Last year I was the successful recipient of the Mastering Mountains Grant for people with FND and MS. My objective was to climb a 3,000m peak the Southern Alps. When I first submitted my application for the Grant I had no idea of what my body was capable of. I had been diagnosed with MS just a year and a half earlier and I was still figuring it all out.
Prior to my diagnosis I had been an avid tramper and alpine climber. Although my activities had reduced a little with the arrival of my daughter, I was still managing to squeeze in a few good adventures each year. However since my diagnosis the longest walk I had completed was a 3 hour saunter with a light day pack. So the goal to climb a 3,000m peak was definitely a ‘stetch target’! When I heard I was the successful recipient of the Grant I began to worry I had over-committed. But there’s nothing like a goal to get me motivated.
I began by connecting with a neuro-physio, who put together a training programme. We worked through a range of strengthening exercises and I started to build my cardio endurance. Starting with short hill walks I progressed to longer days, overnight tramps and eventually some alpine trips.
Although this training programme was incredibly useful, the best part of the neuro-physio sessions was about symptom management. MS is present in my body every day – mostly as pins and needles, brain fog, fatigue and heat sensitivity. Every now and then I get too tired or stressed, and I get a dose of blurred vision, bladder problems, sleeping difficulties and the ‘MS hug’. So figuring out ways to manage these symptoms has been hugely valuable (top tip: meditate in the middle of the day for at least 15 minutes – your brain and body will thank you for it!).
When finally summit day rolled around I was prepared as I could be. I’d done the training, my body felt strong, and I was ready for the challenge.
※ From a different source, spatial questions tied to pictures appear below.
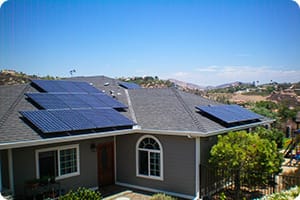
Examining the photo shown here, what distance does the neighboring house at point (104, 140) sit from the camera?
10.1 m

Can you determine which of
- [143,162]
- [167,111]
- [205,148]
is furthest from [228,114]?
[143,162]

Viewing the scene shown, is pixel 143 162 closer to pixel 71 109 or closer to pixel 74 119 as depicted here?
pixel 74 119

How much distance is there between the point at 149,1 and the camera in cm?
1215

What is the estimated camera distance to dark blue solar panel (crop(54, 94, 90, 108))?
12789 millimetres

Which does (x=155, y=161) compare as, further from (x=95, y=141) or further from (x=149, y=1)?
(x=149, y=1)

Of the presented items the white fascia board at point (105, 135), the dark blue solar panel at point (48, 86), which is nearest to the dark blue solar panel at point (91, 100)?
the dark blue solar panel at point (48, 86)

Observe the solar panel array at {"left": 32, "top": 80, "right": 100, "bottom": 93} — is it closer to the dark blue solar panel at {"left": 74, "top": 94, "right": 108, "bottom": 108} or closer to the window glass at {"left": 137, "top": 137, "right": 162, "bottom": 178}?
the dark blue solar panel at {"left": 74, "top": 94, "right": 108, "bottom": 108}

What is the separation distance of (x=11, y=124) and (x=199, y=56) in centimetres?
1663

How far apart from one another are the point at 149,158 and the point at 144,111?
2799 millimetres

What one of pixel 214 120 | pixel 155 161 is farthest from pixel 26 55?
pixel 214 120

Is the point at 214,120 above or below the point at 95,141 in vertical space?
above

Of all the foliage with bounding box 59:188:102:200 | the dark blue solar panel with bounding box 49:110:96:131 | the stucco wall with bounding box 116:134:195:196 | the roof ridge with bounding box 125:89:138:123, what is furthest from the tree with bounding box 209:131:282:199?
the dark blue solar panel with bounding box 49:110:96:131

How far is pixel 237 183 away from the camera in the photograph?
10.8m

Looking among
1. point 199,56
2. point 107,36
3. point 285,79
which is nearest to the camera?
point 107,36
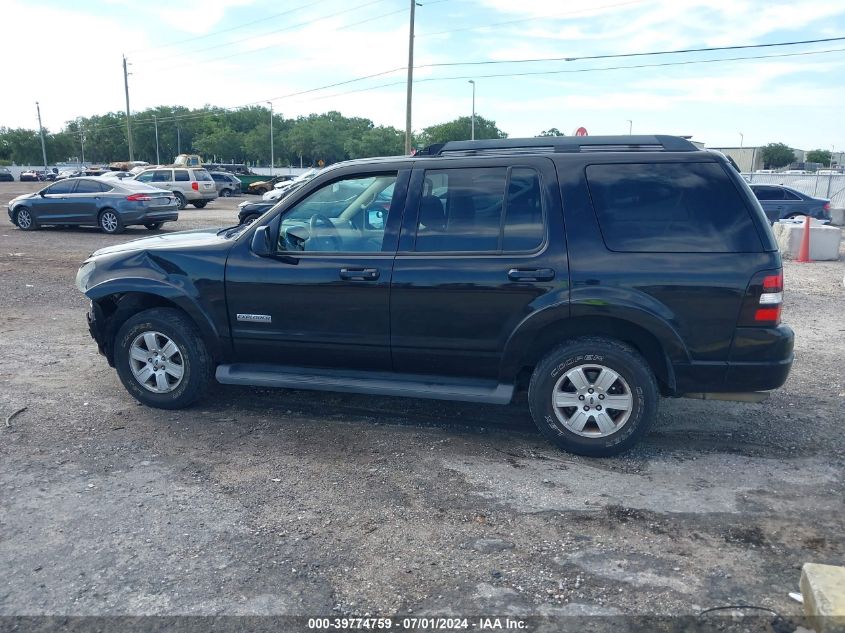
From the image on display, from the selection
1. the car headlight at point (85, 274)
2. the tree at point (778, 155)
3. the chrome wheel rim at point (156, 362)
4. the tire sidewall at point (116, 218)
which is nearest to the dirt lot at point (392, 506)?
the chrome wheel rim at point (156, 362)

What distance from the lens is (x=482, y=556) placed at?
357cm

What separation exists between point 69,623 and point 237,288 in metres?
2.69

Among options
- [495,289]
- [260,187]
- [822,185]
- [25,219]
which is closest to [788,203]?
[822,185]

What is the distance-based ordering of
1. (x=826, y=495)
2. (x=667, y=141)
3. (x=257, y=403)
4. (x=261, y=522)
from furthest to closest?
(x=257, y=403), (x=667, y=141), (x=826, y=495), (x=261, y=522)

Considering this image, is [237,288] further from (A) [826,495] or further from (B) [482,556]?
(A) [826,495]

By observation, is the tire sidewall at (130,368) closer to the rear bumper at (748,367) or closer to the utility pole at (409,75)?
the rear bumper at (748,367)

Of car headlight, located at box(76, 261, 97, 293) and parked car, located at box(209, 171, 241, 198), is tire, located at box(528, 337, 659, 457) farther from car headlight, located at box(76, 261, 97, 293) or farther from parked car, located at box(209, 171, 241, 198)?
parked car, located at box(209, 171, 241, 198)

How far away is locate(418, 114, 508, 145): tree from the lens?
322ft

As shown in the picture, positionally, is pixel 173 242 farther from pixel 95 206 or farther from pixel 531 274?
pixel 95 206

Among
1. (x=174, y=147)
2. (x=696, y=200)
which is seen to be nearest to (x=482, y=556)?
(x=696, y=200)

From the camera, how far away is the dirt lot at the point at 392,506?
10.8ft

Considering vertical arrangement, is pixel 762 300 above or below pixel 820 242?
above

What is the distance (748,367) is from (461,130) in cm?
9961

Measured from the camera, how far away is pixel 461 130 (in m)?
101
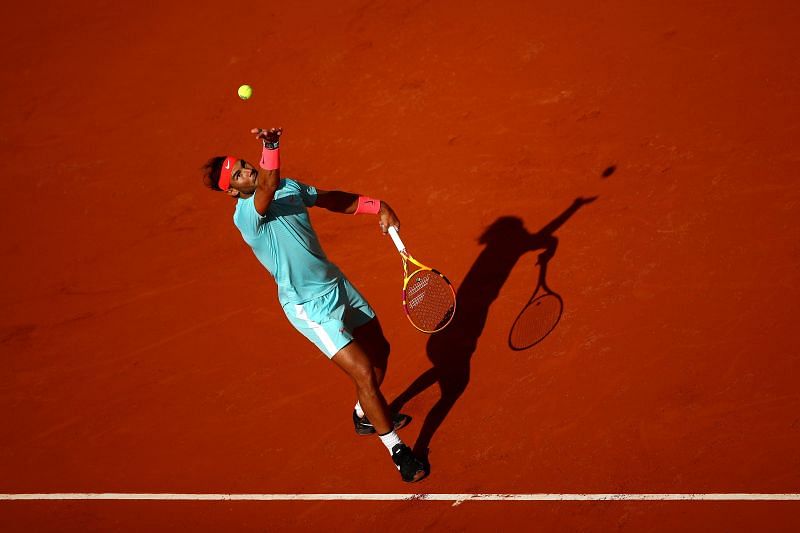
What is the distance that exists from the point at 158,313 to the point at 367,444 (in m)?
2.72

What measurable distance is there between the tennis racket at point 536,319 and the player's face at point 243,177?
2.65 m

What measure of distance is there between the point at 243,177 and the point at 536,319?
2.87 metres

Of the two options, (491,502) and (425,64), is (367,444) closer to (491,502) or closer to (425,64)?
(491,502)

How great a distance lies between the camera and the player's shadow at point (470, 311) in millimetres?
6527

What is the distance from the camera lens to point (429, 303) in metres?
6.62

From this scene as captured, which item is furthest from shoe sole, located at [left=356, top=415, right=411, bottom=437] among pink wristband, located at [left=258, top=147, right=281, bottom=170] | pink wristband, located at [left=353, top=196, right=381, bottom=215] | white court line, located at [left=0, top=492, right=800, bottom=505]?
pink wristband, located at [left=258, top=147, right=281, bottom=170]

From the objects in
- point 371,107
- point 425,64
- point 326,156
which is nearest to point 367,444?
point 326,156

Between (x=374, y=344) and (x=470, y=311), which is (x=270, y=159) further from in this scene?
(x=470, y=311)

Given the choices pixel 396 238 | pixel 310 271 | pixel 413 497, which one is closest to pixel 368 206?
pixel 396 238

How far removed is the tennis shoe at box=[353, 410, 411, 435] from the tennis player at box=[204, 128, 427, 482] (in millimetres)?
416

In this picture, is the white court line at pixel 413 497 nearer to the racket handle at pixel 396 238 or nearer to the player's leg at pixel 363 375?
the player's leg at pixel 363 375

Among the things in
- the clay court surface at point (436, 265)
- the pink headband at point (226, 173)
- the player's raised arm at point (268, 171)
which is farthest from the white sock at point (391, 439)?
the pink headband at point (226, 173)

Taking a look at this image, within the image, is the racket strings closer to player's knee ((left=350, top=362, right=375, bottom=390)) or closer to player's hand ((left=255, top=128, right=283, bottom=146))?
player's knee ((left=350, top=362, right=375, bottom=390))

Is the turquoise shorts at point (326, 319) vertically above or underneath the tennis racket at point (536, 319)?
above
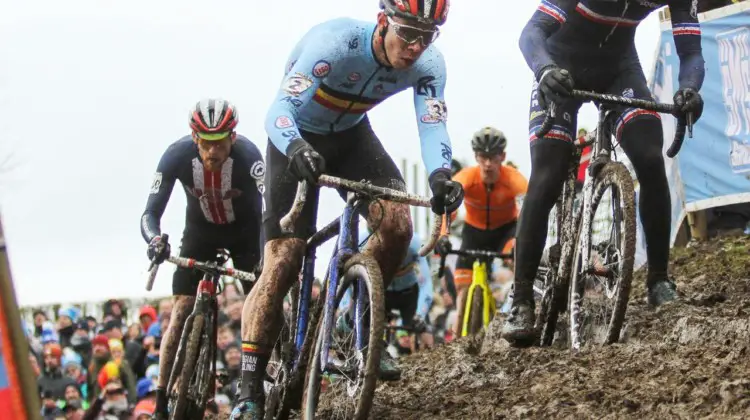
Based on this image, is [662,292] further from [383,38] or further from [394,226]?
[383,38]

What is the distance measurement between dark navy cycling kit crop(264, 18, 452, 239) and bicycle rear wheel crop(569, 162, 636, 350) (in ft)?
3.59

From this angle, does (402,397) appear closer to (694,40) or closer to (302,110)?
(302,110)

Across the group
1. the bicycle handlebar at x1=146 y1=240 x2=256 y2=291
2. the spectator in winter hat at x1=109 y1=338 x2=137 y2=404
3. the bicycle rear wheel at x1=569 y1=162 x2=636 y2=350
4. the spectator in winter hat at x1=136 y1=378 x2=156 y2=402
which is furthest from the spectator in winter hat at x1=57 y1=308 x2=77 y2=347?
the bicycle rear wheel at x1=569 y1=162 x2=636 y2=350

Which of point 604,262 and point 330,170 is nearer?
point 604,262

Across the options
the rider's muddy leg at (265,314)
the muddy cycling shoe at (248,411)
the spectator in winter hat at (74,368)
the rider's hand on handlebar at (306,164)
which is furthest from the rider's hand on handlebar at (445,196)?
A: the spectator in winter hat at (74,368)

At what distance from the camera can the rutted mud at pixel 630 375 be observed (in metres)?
5.95

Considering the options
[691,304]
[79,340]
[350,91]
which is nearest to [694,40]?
[691,304]

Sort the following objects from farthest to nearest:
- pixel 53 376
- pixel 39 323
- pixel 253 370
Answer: pixel 39 323 → pixel 53 376 → pixel 253 370

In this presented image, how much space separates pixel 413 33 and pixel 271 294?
1678mm

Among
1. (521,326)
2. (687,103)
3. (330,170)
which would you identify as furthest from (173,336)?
(687,103)

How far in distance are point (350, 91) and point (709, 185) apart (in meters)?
5.32

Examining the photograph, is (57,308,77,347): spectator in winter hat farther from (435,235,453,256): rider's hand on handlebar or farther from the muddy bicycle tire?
the muddy bicycle tire

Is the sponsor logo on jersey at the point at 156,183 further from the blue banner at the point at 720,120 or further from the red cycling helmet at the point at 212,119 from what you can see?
the blue banner at the point at 720,120

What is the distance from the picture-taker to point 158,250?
947cm
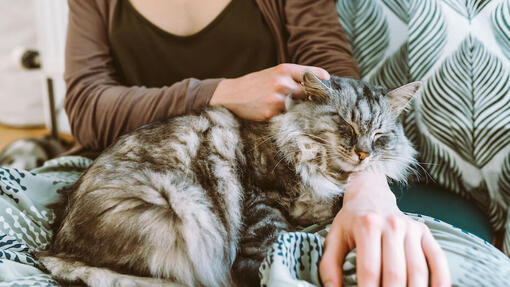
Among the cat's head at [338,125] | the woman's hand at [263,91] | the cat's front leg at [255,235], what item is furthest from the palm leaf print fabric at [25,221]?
the cat's head at [338,125]

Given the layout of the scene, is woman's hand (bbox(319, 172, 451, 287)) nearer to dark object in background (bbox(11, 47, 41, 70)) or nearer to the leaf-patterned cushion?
the leaf-patterned cushion

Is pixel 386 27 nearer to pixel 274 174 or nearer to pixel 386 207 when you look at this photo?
pixel 274 174

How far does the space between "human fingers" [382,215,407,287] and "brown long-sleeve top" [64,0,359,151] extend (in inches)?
25.8

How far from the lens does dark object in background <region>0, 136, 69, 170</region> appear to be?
6.13 ft

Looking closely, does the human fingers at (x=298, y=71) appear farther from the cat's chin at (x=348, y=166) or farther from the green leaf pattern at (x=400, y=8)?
the green leaf pattern at (x=400, y=8)

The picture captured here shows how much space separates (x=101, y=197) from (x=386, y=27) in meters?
1.07

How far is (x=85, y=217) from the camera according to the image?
2.98 feet

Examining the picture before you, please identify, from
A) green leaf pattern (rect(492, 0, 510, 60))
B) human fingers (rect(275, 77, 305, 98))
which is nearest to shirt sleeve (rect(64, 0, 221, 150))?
human fingers (rect(275, 77, 305, 98))

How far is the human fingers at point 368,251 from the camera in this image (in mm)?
664

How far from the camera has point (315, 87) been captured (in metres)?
1.04

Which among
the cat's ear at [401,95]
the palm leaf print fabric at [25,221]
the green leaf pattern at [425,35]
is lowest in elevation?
the palm leaf print fabric at [25,221]

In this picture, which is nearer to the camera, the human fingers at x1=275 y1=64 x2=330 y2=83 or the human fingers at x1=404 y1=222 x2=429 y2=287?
the human fingers at x1=404 y1=222 x2=429 y2=287

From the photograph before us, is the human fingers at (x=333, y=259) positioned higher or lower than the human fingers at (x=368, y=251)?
lower

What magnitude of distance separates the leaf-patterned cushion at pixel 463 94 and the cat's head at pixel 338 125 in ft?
0.83
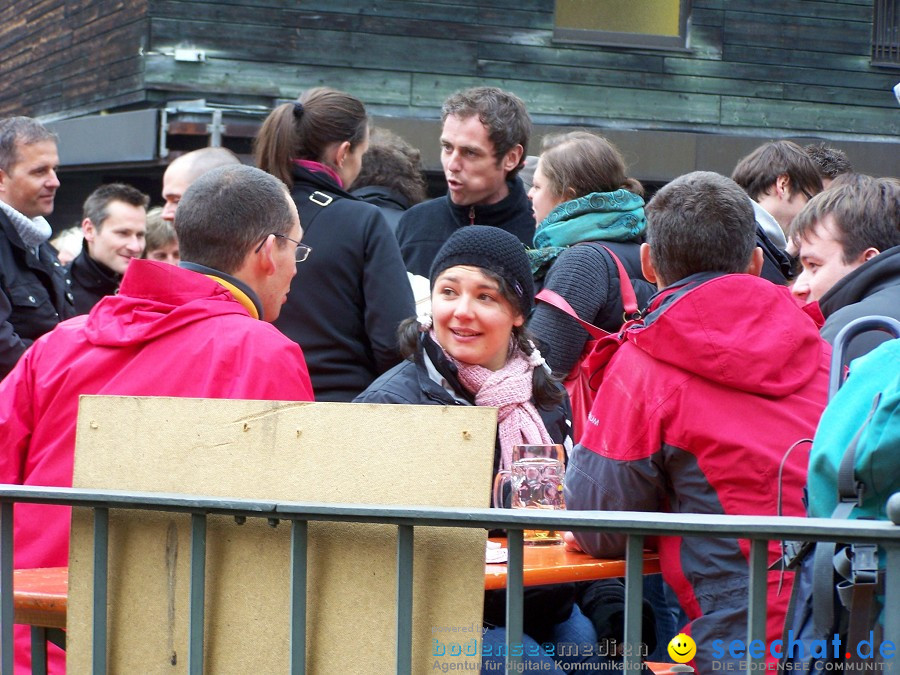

I still had no idea if I could make, but I knew I was going to give it my best shot.
As my climbing partner (husband Mike) and I walked in the early morning light towards the steep face of the climb I began to feel a bubbles of excited anticipation – this was actually happening! The climb was long, hard, and at times white knuckle Type 3 Fun.
Despite the challenges, climbing the Minarets was absolutely incredible. Mike and I stood (respectfully) on the edge of the summit looking along the spine of the Southern Alps to Aoraki, down to the Tasman Glacier and out to the ocean. We were on top of the world.
I am so immensely grateful to Nick and the team at Mastering Mountains. Now I look at my life as something full of potential. I’m not afraid to take on new challenges and I have confidence in my body and my mind. With the support of friends, family, and some very kind-hearted people I have been able to achieve something I never thought possible.
I encourage you to apply for the Mastering Mountains Grant – you’ll never know until you try!